Well, it is the Holiday Season once again. The tree is trimmed….boy, OH boy is our tree ever “trimmed”!! We have a 3 yr old kitty cat who thinks that we brought a tree into our house JUST for her to play in!! We actually came downstairs and came home etc…several times and the tree was over on it’s side, after having “crashed” to the floor! We decided to take the the bottom off of the tree and put the top of the tree into the tree stand and put it on top of the end table. So now she can hide under the tree skirt, which is on top of the table and under the tree….LOL…but she doesn’t get into it anymore! I just know she thinks that tree was brought inside just to please her and to give her something to play inside of! Silly Luna kitty! Anyway, it’s still a beautiful tree, especially when it’s all lit up at night.
So…I’ve been really thinking…..I’ve been thinking about Christmas and the true meaning of this beautiful holiday. I used to get so sad when the people who were “supposed” to be around me during the holidays, were not around during that time, or any other times. That is a long story for another day…But for today, I want to talk about Christmas Miracles and what I would love for mine to be this year or any time at all. I won’t go into details because the past is the past. But my eldest daughter has been gone for over 9 years now. She left of her own free will. No one asked her to leave, no one forced her to leave, she just left. Not a day has gone by that I’ve not thought about her. A holiday has not passed, when I haven’t cried because of missing her. If I could have one Christmas miracle, one holiday wish, it would be the same Christmas miracle I’ve asked for every year since 2004. I would ask for my daughter to come home, at least in her heart. She is almost 28 years old and has her own home now. Although I stayed and raised my two daughters literally without any physical, Psychological or emotional help whatsoever; I pray to see her and I also pray to meet my only granddaughter, who just recently turned one year old, this past November. I didn’t know of the wedding, I never knew of the pregnancy, I never saw the ultrasound appointments, I missed her birth, her first sounds, rolling over, crawling, her first tooth and now I’m sure she’s walking and talking.
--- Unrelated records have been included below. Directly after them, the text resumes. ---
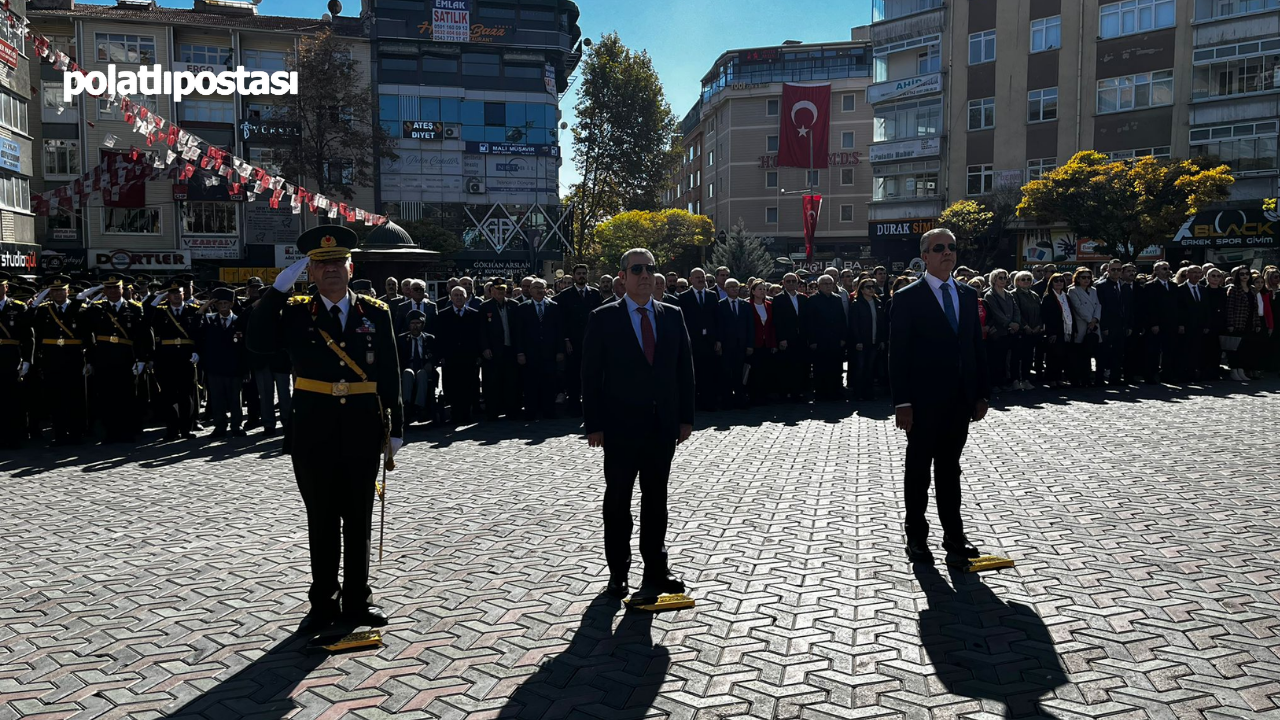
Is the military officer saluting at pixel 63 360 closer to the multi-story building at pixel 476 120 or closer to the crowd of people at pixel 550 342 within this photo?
the crowd of people at pixel 550 342

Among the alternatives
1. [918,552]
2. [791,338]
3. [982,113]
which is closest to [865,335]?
[791,338]

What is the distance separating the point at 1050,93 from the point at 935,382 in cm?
4611

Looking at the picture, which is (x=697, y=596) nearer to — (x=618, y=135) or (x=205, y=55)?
(x=205, y=55)

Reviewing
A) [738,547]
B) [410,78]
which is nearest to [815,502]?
[738,547]

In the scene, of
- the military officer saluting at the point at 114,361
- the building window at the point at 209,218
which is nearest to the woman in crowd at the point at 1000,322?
the military officer saluting at the point at 114,361

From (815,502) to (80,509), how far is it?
6.29 meters

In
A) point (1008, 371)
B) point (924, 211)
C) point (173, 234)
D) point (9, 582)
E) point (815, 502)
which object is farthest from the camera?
point (924, 211)

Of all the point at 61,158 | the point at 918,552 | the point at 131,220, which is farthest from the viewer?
the point at 131,220

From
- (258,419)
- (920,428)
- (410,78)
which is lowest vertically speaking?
(258,419)

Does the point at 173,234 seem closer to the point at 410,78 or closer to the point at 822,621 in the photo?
the point at 410,78

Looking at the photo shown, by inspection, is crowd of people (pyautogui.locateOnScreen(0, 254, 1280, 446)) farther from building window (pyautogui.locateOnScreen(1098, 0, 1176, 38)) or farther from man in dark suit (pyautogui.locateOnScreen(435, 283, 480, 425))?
building window (pyautogui.locateOnScreen(1098, 0, 1176, 38))

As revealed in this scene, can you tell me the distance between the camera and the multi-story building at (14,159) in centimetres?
3247

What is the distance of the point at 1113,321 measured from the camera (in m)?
17.2

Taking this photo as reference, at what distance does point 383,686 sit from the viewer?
4598 mm
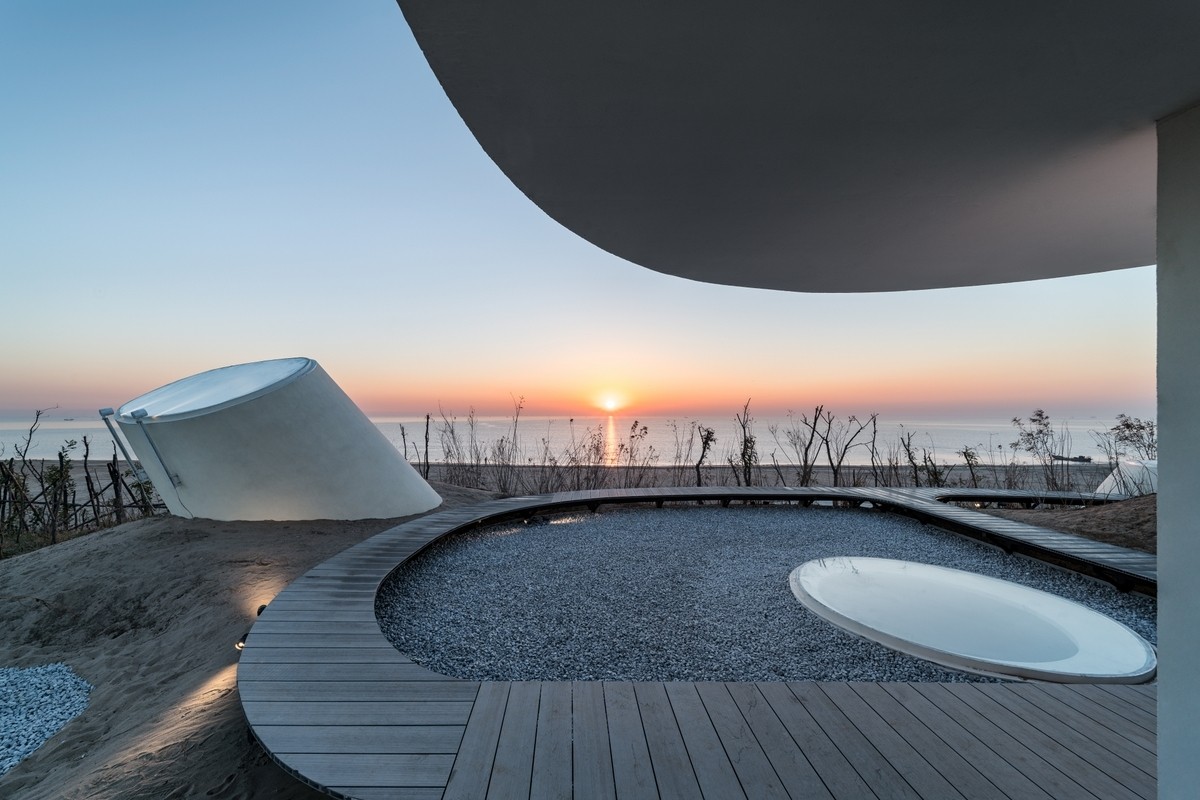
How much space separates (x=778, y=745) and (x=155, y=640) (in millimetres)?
3539

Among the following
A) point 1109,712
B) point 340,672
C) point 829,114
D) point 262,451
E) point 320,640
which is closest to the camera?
point 829,114

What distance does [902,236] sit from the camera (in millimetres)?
1401

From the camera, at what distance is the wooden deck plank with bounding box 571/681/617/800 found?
1286mm

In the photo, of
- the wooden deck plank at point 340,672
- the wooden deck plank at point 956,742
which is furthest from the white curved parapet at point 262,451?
the wooden deck plank at point 956,742

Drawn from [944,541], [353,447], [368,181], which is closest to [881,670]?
[944,541]

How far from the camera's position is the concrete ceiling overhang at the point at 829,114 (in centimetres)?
71

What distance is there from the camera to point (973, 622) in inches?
103

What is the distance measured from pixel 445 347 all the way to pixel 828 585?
10.2 m

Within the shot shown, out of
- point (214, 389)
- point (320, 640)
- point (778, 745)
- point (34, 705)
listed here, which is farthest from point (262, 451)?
point (778, 745)

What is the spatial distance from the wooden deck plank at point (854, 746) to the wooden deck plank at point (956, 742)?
0.14 m

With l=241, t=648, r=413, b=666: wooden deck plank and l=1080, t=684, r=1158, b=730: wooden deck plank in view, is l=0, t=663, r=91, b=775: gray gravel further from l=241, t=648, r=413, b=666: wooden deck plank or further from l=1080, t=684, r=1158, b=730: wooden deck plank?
l=1080, t=684, r=1158, b=730: wooden deck plank

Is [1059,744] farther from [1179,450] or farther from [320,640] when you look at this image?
[320,640]

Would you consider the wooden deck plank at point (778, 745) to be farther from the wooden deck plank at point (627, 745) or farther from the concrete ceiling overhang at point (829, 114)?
the concrete ceiling overhang at point (829, 114)

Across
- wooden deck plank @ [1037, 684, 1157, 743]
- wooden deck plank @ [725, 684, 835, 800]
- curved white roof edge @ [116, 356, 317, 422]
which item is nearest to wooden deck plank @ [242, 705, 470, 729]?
wooden deck plank @ [725, 684, 835, 800]
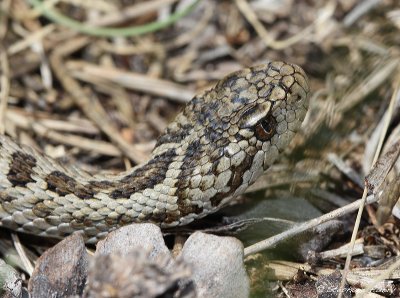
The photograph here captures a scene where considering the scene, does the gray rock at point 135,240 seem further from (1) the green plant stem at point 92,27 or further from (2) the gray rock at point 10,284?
(1) the green plant stem at point 92,27

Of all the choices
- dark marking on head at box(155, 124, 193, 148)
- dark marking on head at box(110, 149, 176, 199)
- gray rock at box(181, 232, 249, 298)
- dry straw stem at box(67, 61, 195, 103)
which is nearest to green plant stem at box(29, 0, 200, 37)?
dry straw stem at box(67, 61, 195, 103)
When I first learned about my granddaughter, I started a scrapbook. It is a way to keep her in my thoughts and on my mind in a healthy and good way. I’ve kept up a book for both of my daughters as well, since they were born. I’ve written notes, letters, poems etc. to them both from the day I went into labor and through today. Of course they are older now so I don’t have so much to write anymore, but I still write in it when I find something that I want to share with them. My friends kept trying to get me to find & look at photos of my new granddaughter. I didn’t want to look because I finally saw a photo of her and then I fell in love, instantly. My “baby” has a baby. Wow….my “miracle” has her own “miracle” now. I started the scrapbook, but it turned into a journal of sorts. I don’t have many photo’s of course and it’s turned into what I call “Letters To Olivia”… I have not done very much, but I’ve started it and have written in it. I “talk” to “Liv” and I tell her about us and her mommy when she was a wee one. I guess I just do it to keep sane. I’ve just lost so much; it’s hard to keep my heart from breaking all over again day after day.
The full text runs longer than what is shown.